Die Kanzlerin aber sollte. Denn gerade Maschinen- und Automobilbau haben einen besonderen Vorteil, wenn Systemtechnik, Software und Internet mit deutscher Ingenieurskunst vorangetrieben werden. Wir sind gerade dort gut, wo ganzheitliche Ansätze gefragt sind – in der Logistik und im Verkehrswesen, in der Steuerung von Maschinen und Prozessen, im Zusammenspiel von Sensoren und Aktoren.
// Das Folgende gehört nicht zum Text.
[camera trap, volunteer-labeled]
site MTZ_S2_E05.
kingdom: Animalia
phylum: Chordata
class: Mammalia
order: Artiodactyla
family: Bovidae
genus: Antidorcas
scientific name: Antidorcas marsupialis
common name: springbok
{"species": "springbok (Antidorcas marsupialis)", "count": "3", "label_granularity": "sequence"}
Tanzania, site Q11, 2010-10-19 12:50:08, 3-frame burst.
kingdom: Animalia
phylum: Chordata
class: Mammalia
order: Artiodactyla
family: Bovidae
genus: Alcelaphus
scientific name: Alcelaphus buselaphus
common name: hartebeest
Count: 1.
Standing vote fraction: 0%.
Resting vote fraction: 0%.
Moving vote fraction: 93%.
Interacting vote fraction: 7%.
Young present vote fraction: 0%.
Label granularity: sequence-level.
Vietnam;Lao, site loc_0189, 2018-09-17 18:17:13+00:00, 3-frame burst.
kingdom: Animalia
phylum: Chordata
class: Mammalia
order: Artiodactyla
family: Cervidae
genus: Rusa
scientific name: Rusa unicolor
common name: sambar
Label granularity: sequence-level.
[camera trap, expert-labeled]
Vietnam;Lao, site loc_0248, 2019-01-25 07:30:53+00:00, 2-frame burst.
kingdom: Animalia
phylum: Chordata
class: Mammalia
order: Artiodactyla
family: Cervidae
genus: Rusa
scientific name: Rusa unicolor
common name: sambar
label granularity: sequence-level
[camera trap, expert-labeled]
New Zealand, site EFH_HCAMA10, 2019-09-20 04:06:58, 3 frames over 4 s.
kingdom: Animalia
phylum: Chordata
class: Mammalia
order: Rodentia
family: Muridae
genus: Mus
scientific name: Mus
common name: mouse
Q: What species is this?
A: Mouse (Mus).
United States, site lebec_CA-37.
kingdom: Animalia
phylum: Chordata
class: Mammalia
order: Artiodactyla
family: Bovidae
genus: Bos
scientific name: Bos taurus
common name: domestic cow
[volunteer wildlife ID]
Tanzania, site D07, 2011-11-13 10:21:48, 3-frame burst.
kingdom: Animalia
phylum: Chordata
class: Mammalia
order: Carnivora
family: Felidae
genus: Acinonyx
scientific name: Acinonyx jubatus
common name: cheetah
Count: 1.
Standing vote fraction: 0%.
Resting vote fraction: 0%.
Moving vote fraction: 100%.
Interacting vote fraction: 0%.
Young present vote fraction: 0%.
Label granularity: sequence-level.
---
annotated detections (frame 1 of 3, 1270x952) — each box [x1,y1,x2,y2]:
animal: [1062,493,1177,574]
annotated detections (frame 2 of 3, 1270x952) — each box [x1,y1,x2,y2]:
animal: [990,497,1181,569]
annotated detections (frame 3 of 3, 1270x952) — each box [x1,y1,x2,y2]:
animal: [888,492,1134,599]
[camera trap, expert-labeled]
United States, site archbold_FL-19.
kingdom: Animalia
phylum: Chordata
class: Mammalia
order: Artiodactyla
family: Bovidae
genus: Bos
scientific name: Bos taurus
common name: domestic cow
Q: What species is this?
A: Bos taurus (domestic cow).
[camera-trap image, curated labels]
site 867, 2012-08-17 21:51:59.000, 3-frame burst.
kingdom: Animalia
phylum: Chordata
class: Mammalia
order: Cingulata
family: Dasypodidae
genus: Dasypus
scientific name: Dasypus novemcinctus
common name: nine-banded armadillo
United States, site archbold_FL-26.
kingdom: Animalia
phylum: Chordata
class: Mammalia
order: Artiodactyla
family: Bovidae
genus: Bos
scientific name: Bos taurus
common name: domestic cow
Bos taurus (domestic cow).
Das „Internet der Dinge“ und das „Internet der Sinne“ sind Beispiele für Zukunftsoptionen der deutschen Hightech-Branchen. Und die „grüne“, pardon: parteipolitisch farblose, Energie ist ebenfalls ein Betätigungsfeld für deutsche Ingenieurtugenden. Wer in Dresden Strom erzeugt, dreht den Strom auch in Hamburg oder Bremen – das entsprechende Internet der Hochspannungsleitungen vorausgesetzt.

Wenn vom Gipfel in Dresden ein Signal für „Silicon21“, „Software 21“ oder für das „Web 21“ ausgeht, hat sich die Schlepperei für die Sherpas und Gipfelstürmer gelohnt. Wenn nicht, geht es vom Gipfel aus nur noch in eine Richtung – nämlich bergab.